▸ EXCERPTED PASSAGE:
>> Start

It’s a roughly two hour drive to New Orleans from here, about 110 miles. And yet despite all that distance from the city most associated with Hurricane Katrina, that storm dragged enough water into Pascagoula to submerge… just about… all of it.
Including right off the train depot in the city’s downtown.
Paige: The geographic footprint of Hurricane Katrina’s wrath, it was the size of Great Britain.
Bisaha: Let me introduce you to Paige Roberts. She’s raised a family on the coast here and currently runs the Jackson County Chamber of Commerce. But back in the Katrina days she was the head of the Red Cross’s chapter for this corner of Mississippi. And she’s giving me a tour of Pascagoula, starting with the train tracks downtown – and these tracks, they serve as a sort of marker.
Paige: This is where the water came to from the Gulf.
Bisaha: It made it all the way to the tracks. Cause how far we from the water over here?
Paige: It’s probably a mile.
Bisaha: Quick Google Map check shows it’s more than a mile and a half from the coast and the storm surge made it all the way here. Other parts of the city were also drowned when water rose from the Pascagoula River that wraps around the city.
Paige: So about 90 percent of the entire city went underwater at some level.
Bisaha: Think about that for a second. 90 percent of this city, so far from New Orleans, 90 percent of it was flooded by Katrina. And this was not a gentle flooding. It was violent.
Paige: It flattened just about everything in its place. And if it didn’t flatten it, it lifted it up and moved it. (internal edit) There were houses in the middle of the street.
Bisaha: So remember how Paige said the whole stretch of area damaged by Hurricane Katrina…
Paige: Was the size of Great Britain.
Bisaha: Well the thing to know about a hurricane’s huge mass of wind and water, is that it’s not all made equally. Or at least not equally dangerous. What side you’re on matters.
I mean look, you don’t want to be on any side of a hurricane but bear with me for a minute and picture a hurricane. Like that big ball of white we’ve all seen in those satellite photos. Imagine the north half over land and the bottom half over water.
Hurricanes spin counter clockwise. So imagine those winds rotating from the west side, into the South where the water is, and then dragging that ocean water with it as it moves northeast. That’s what causes the worst of the storm surge.
The reason New Orleans is synonymous with Katrina is not because it got the worst of that storm. It was actually on the safer west side. But New Orleans was so badly flooded because of man-made failures like the levees breaking.
The Mississippi coastal cities were mostly on that more dangerous east side and they did get the worst of the storm itself.
And as Katrina started dragging that storm surge into Missisisppi and Pascagoula, Paige Roberts spent part of her time here.

>> End

▸ WORK INSTRUCTIONS:
1) In the Katrina transcript, what share of Pascagoula went underwater at some level?
2) Gather every line of the listing that contains the string "right", matching case exactly.
The listing that comes next is unrelated to the Katrina transcript.

[Rows from a dataset]
>> Start

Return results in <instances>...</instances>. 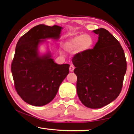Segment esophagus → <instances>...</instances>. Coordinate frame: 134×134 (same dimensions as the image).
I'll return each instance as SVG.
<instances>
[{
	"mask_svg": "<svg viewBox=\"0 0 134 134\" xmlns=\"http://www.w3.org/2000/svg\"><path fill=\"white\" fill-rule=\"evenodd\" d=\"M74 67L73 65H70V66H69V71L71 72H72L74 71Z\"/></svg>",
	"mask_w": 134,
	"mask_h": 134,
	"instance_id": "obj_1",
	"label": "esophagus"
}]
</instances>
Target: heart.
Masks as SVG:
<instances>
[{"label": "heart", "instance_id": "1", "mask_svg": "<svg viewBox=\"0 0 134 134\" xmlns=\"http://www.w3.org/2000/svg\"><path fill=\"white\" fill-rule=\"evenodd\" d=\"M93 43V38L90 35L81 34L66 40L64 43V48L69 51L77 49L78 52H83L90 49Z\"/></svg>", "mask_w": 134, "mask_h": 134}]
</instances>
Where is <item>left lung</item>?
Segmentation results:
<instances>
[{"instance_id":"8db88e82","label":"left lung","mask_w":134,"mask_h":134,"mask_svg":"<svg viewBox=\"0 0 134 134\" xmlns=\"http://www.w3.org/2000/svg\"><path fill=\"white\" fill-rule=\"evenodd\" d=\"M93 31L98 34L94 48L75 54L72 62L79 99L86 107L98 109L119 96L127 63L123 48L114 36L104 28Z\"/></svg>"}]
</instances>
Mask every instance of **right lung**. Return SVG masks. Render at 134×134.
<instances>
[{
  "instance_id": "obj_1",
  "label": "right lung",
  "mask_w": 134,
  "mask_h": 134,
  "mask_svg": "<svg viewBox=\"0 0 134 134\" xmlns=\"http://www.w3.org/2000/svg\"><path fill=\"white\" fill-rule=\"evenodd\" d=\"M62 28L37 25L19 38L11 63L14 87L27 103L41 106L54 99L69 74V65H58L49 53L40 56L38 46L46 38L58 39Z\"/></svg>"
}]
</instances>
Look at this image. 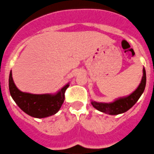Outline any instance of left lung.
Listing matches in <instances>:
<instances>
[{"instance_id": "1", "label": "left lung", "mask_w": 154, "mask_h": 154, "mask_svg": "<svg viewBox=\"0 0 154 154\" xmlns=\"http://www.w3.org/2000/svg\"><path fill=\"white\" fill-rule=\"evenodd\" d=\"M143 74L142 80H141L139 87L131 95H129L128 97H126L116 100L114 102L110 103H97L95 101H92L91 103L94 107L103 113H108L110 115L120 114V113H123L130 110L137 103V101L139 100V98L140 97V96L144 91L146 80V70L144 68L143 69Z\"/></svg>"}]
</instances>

>> End
>> Start

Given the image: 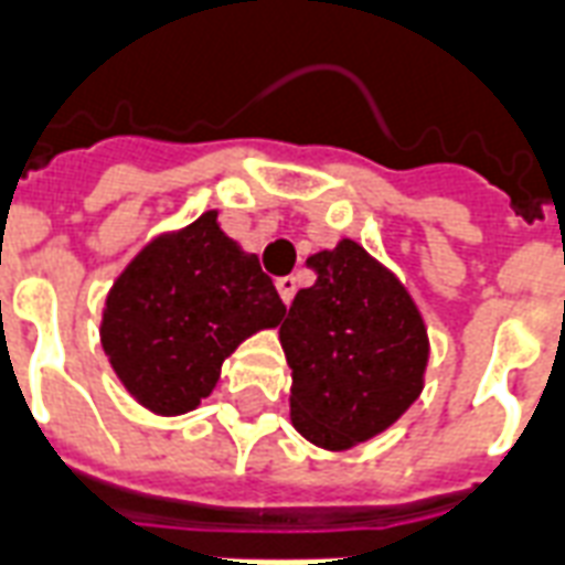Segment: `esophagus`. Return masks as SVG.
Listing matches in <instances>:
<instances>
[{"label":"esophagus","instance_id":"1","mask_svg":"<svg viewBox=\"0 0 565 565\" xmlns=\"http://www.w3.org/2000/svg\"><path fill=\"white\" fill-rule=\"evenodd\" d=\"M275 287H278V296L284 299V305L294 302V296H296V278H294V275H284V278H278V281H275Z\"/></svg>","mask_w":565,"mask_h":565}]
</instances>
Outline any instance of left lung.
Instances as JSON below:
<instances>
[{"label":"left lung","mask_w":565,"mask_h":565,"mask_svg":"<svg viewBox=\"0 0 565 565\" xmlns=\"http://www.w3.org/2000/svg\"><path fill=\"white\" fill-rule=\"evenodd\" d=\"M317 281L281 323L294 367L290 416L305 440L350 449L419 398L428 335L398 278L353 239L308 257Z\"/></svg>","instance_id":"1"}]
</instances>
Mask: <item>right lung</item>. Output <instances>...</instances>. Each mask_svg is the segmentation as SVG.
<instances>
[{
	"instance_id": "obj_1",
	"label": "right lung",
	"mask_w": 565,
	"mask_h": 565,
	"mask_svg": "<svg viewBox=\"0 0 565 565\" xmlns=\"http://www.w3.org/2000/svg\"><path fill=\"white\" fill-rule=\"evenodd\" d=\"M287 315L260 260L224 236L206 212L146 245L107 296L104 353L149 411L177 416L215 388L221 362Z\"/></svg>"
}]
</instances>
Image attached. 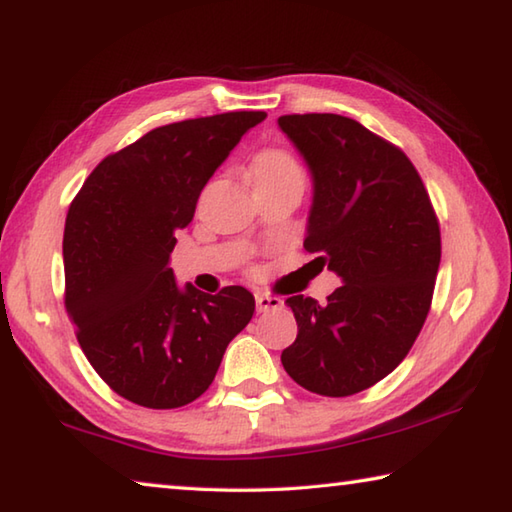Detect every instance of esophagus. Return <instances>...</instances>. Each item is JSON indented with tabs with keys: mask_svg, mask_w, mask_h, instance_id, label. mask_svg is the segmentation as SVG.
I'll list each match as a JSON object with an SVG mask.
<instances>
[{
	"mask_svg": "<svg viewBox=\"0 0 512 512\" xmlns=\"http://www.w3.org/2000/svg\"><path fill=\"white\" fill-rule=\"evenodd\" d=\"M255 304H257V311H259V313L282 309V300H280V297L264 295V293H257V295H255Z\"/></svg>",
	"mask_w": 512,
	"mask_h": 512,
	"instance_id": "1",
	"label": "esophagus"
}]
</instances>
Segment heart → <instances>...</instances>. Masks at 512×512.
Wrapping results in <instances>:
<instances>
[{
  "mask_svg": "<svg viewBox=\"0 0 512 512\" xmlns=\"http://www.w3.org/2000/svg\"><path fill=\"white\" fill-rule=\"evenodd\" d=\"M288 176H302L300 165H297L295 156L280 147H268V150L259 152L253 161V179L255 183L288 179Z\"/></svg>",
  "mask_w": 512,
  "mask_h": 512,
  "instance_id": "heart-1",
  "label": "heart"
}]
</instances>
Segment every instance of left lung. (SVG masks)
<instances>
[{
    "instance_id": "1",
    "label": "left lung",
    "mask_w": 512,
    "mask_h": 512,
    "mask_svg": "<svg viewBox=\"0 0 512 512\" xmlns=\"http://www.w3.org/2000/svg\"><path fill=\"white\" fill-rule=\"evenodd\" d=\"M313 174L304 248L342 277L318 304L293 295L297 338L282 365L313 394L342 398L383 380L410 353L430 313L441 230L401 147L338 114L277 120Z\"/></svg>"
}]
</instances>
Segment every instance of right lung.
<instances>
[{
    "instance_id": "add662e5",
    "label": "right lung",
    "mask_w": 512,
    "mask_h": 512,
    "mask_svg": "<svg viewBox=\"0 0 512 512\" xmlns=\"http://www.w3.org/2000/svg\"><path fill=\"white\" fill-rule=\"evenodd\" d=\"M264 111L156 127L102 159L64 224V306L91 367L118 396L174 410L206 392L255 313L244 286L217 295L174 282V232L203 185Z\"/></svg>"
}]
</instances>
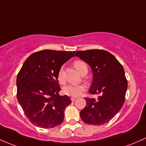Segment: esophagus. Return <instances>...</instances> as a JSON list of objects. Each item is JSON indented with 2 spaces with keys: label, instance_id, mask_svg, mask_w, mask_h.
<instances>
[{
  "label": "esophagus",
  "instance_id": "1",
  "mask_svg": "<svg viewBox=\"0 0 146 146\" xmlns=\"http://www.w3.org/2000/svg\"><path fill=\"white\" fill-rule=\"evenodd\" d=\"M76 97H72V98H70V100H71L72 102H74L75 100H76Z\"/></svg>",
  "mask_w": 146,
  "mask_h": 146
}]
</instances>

>> End

▸ TASK-BY-TASK SOLUTIONS:
1) About 90 percent of the city went underwater at some level.

2)
Mask every instance of **right lung**. Return SVG masks. Render at 134×134.
  "label": "right lung",
Mask: <item>right lung</item>. Output <instances>...</instances>. Each mask_svg is the segmentation as SVG.
	"label": "right lung",
Segment every instance of right lung.
    "label": "right lung",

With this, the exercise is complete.